Stored items
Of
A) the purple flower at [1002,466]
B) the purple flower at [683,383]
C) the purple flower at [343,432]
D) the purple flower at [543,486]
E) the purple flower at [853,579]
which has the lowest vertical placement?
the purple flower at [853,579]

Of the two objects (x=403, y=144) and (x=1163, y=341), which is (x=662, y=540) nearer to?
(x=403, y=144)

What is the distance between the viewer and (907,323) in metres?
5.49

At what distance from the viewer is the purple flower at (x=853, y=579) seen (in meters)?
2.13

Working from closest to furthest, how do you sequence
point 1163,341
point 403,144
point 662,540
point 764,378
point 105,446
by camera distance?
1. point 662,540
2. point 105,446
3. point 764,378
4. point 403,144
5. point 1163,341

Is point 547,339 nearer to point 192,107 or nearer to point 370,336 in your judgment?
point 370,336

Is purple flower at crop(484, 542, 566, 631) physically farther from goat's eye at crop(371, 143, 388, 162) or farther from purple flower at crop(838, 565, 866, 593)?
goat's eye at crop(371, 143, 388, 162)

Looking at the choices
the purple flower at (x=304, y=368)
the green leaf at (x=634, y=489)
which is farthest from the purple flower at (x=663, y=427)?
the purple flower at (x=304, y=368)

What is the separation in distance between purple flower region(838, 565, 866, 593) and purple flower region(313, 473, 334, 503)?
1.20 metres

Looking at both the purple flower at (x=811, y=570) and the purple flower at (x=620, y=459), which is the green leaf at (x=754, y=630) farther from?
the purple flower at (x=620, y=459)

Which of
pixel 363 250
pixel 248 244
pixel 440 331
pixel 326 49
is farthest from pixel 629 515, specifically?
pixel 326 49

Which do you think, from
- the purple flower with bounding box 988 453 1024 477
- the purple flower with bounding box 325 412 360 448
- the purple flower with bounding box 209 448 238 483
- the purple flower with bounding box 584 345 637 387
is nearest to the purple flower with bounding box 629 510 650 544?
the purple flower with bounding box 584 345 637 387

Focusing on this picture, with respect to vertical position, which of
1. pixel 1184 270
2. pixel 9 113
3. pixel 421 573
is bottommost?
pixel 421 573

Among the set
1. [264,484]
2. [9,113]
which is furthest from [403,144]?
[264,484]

---

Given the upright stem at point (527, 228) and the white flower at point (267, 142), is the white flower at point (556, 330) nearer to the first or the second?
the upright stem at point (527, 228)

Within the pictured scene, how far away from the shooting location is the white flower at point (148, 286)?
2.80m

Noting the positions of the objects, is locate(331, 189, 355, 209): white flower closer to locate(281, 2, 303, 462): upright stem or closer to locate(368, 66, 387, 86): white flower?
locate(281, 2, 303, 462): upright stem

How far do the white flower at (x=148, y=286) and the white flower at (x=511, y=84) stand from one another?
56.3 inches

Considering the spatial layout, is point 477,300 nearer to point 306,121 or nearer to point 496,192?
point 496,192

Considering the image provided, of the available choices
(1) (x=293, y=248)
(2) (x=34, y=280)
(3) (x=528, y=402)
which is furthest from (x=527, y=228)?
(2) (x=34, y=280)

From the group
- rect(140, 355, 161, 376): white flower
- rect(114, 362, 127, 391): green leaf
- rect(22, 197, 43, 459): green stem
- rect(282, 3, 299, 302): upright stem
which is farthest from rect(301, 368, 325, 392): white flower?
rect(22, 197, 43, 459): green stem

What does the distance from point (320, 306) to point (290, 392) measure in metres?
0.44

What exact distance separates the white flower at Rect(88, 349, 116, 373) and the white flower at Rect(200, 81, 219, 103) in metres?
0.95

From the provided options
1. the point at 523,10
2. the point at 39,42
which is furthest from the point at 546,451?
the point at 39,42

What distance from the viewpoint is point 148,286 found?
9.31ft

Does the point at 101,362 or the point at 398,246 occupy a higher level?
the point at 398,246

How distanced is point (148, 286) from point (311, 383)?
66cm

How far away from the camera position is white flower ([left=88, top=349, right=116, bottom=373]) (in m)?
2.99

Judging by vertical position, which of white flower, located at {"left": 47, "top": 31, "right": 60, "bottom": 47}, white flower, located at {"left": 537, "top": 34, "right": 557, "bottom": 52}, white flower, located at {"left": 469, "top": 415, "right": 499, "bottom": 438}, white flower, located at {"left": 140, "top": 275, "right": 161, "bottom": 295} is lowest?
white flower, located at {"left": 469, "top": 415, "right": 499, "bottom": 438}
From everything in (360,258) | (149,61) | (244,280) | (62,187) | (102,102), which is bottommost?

==

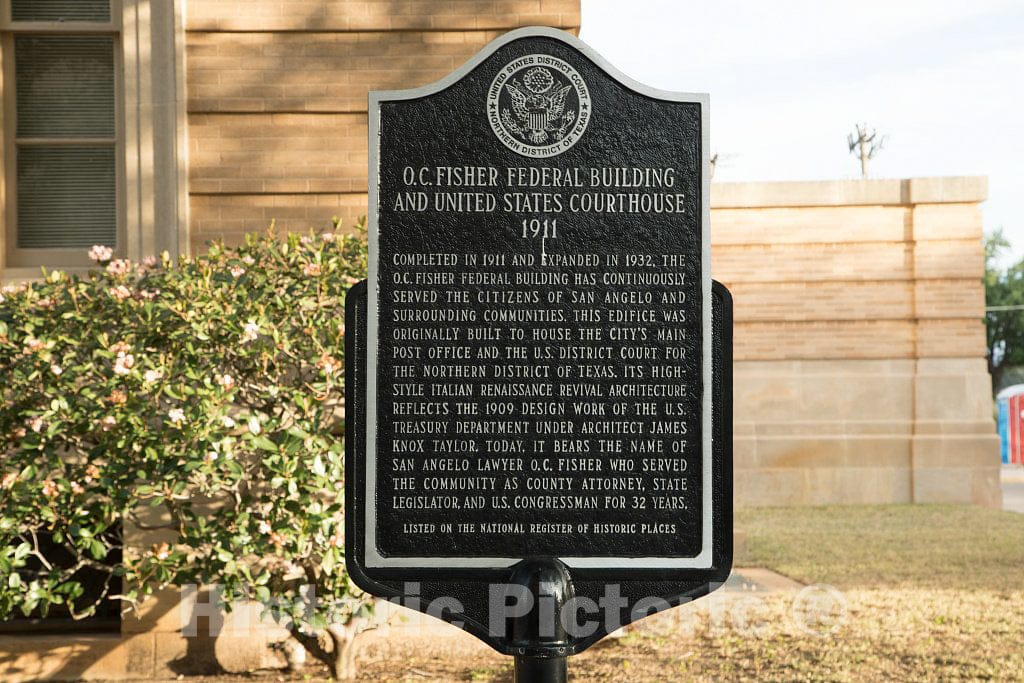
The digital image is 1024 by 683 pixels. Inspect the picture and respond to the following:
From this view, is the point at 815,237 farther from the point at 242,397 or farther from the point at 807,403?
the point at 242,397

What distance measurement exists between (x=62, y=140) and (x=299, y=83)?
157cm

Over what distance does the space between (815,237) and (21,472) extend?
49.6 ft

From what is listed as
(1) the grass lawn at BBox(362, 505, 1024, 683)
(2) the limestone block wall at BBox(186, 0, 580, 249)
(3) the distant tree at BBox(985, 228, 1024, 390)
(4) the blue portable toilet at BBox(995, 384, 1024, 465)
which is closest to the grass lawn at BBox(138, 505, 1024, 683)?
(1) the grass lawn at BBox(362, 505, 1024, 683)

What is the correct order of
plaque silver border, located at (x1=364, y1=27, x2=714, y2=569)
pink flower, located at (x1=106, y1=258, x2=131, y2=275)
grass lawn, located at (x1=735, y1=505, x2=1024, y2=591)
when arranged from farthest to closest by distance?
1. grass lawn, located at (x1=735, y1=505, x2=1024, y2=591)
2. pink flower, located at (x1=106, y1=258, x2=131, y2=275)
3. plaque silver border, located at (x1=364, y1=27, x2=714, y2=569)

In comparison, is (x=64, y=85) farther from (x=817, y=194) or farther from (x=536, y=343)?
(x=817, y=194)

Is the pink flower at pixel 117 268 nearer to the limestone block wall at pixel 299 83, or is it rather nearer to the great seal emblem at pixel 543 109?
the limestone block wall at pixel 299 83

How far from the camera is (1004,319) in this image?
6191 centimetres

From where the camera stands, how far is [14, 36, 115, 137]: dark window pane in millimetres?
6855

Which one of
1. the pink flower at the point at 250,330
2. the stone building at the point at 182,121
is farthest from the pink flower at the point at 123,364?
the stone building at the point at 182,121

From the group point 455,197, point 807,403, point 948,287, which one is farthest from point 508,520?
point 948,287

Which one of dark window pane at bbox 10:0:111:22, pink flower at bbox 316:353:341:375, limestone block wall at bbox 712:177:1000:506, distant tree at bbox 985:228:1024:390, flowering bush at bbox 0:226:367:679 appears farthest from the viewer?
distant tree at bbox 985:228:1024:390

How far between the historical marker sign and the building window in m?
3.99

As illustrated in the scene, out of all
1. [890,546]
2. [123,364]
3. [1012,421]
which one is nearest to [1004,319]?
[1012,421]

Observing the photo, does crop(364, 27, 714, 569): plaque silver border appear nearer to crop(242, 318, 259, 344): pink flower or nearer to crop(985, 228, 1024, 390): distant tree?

▶ **Instructions for the task**: Reproduce, line for line, the part of the stored items that opens with the line containing "From what is listed as" and closes with the line containing "3. plaque silver", including both of those lines.

▶ **Task result**:
From what is listed as
(1) the grass lawn at BBox(362, 505, 1024, 683)
(2) the limestone block wall at BBox(186, 0, 580, 249)
(3) the distant tree at BBox(985, 228, 1024, 390)
(4) the blue portable toilet at BBox(995, 384, 1024, 465)
which is closest to the grass lawn at BBox(138, 505, 1024, 683)?
(1) the grass lawn at BBox(362, 505, 1024, 683)

What is the correct order of
plaque silver border, located at (x1=364, y1=27, x2=714, y2=569)
pink flower, located at (x1=106, y1=258, x2=131, y2=275)
grass lawn, located at (x1=735, y1=505, x2=1024, y2=591)
when arranged from farthest to closest by distance?
1. grass lawn, located at (x1=735, y1=505, x2=1024, y2=591)
2. pink flower, located at (x1=106, y1=258, x2=131, y2=275)
3. plaque silver border, located at (x1=364, y1=27, x2=714, y2=569)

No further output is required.